Monday, August 07, 2006

Beyond My Lai : New Revelations of Vietnam Atrocities

From the Nation:

The 1968 My Lai massacre became public in 1969, but officials at the time said My Lai was an "isolated incident"--the same thing we hear about atrocities today in Iraq and elsewhere. After that, GIs described dozens of other My Lai-style atrocities in which they said they had taken part. Those GIs were called liars and traitors, and no one was ever punished for any of the events they described.

Now the Los Angeles Times has published a page one story, "Vietnam Horrors: Darkest Yet," based on official government documents detailing 320 incidents of Vietnam war atrocities that were confirmed by army investigators. The documentation, according to the Times, comes from "a once-secret archive assembled by a Pentagon task force in the early 1970s." This "Vietnam War Crimes Working Group" archive, 9,000 pages long, was discovered by Nick Turse, who was doing research for a Ph.D. dissertation as a student at Columbia University. Turse shares the byline on the Times report with staff writer Deborah Nelson.

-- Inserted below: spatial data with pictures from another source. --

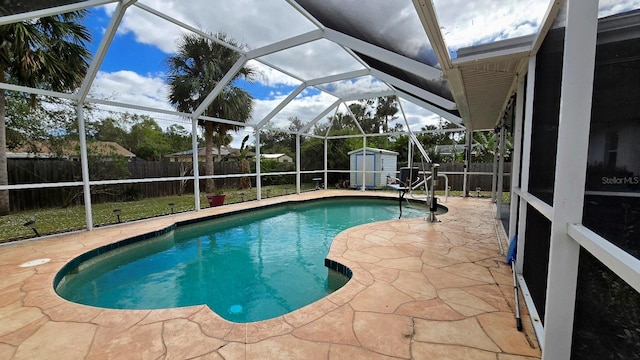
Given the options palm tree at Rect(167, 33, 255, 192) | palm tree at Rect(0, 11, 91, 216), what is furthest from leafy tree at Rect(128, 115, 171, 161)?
palm tree at Rect(0, 11, 91, 216)

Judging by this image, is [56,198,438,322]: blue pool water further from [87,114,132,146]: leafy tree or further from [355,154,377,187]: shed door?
[87,114,132,146]: leafy tree

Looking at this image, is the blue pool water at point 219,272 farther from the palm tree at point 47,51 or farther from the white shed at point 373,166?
the white shed at point 373,166

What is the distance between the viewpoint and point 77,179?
9.50 meters

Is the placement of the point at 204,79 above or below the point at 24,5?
above

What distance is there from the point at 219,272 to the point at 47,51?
650 cm

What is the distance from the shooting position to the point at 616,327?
1.19 meters

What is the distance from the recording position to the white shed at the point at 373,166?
44.8 feet

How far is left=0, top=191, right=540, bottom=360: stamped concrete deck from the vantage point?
6.40 feet

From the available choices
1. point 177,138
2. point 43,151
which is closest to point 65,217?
point 43,151

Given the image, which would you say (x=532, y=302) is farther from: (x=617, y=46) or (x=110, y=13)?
(x=110, y=13)

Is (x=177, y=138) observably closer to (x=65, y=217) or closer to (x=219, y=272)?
(x=65, y=217)

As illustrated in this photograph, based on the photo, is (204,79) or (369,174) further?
(369,174)

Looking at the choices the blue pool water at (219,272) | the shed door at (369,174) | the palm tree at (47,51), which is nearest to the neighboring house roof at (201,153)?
the shed door at (369,174)

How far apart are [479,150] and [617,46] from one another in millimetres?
16745
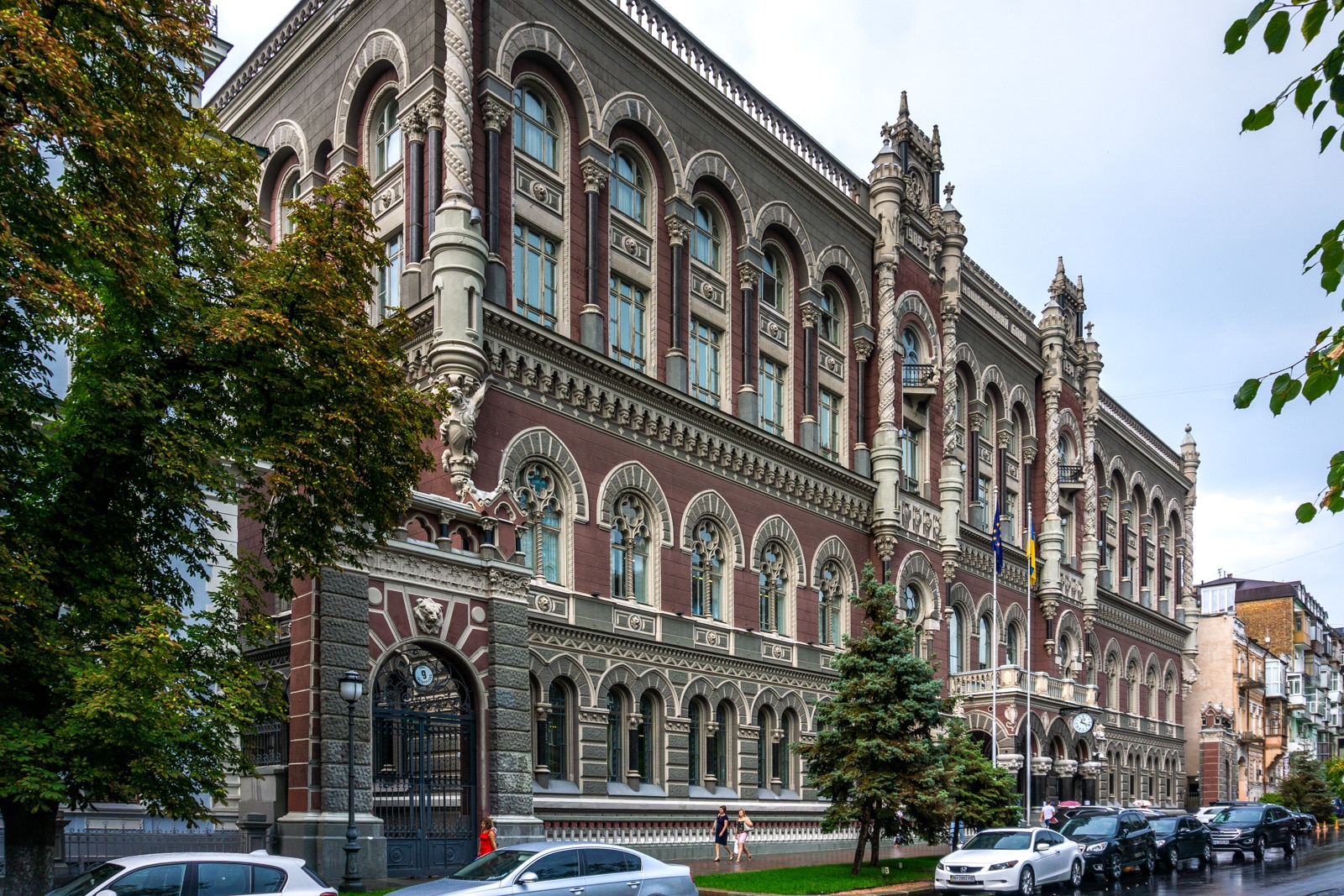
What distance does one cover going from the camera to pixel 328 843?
20594 mm

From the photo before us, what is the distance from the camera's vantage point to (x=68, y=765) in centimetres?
1498

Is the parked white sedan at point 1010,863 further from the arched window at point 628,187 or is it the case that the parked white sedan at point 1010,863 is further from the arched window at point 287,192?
the arched window at point 287,192

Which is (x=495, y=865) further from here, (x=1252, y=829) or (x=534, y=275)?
(x=1252, y=829)

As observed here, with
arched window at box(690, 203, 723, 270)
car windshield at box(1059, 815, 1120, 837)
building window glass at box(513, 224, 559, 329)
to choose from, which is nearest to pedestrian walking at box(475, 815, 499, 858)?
building window glass at box(513, 224, 559, 329)

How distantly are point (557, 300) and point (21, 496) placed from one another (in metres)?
18.4

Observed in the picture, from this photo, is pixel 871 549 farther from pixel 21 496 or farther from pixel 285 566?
pixel 21 496

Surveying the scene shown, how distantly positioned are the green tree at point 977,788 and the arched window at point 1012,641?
18704 millimetres

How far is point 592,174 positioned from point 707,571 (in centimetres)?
1185

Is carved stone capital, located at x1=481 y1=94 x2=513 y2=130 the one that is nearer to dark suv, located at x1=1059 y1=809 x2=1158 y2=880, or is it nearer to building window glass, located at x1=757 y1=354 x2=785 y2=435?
building window glass, located at x1=757 y1=354 x2=785 y2=435

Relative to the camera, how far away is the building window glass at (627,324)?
34500mm

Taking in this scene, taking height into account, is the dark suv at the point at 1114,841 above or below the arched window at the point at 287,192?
below

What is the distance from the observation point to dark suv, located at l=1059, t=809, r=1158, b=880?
3111 centimetres

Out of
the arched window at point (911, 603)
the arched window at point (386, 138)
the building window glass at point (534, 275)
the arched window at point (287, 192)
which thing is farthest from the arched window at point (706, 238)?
the arched window at point (911, 603)

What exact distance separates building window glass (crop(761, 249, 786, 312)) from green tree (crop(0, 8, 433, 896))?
23.0 m
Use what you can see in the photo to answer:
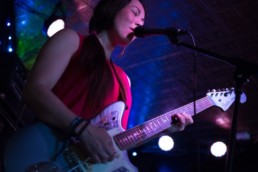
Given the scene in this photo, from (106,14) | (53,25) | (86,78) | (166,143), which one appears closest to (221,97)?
(106,14)

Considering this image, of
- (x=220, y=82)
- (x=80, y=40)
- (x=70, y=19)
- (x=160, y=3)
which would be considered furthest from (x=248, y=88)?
(x=80, y=40)

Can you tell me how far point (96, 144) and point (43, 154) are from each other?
0.22m

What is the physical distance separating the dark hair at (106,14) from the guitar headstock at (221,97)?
0.93 metres

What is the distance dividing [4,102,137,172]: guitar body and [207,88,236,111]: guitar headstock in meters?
1.17

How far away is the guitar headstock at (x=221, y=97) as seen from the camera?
2588mm

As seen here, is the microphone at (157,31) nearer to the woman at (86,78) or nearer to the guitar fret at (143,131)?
the woman at (86,78)

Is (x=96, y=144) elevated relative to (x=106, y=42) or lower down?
lower down

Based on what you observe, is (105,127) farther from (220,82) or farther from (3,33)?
(220,82)

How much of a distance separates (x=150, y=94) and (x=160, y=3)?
5.53 feet

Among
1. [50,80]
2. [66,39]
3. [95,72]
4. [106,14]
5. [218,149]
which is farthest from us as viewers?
[218,149]

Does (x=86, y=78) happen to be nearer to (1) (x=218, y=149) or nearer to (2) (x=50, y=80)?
(2) (x=50, y=80)

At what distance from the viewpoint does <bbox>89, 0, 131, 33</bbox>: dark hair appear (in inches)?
79.7

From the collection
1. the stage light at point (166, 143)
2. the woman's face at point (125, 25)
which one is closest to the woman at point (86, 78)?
the woman's face at point (125, 25)

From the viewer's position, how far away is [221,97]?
8.61 ft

The stories are terrible. "Kill anything that moves" – that's what one company of American soldiers was told when they set out on a sweep of the rice paddies on Vietnam's central coast in February 1968, according to Jamie Henry, at the time a 20-year old medic.

Click here for more.

"Kill anything that moves" sounds a hell of a lot like "kill all military age males," a statement apparently given as rules of engagement for some US soldiers in Iraq who are now on trial for murder. The fact that we left Vietnam over thirty years ago and our atrocities there are still being revealed today may be telling us all we need to know about what's happening in Iraq right now. That is, the Pentagon has been consciously sitting on this information until an academic dug it up: clearly, this is how they do business; if they're continuing to hide the truth about a war that ended over a generation ago, then they must be hiding the truth about the war we're in right now. Okay, my reasoning doesn't actually prove anything, but these rapes, torture sessions, and murders are making the headlines every other week, and it's not because the Pentagon likes the press. It is very unlikely, as the article observes, that these are all "isolated incidents."

Other than "this is horrible and it should stop right now" I don't know what else to say.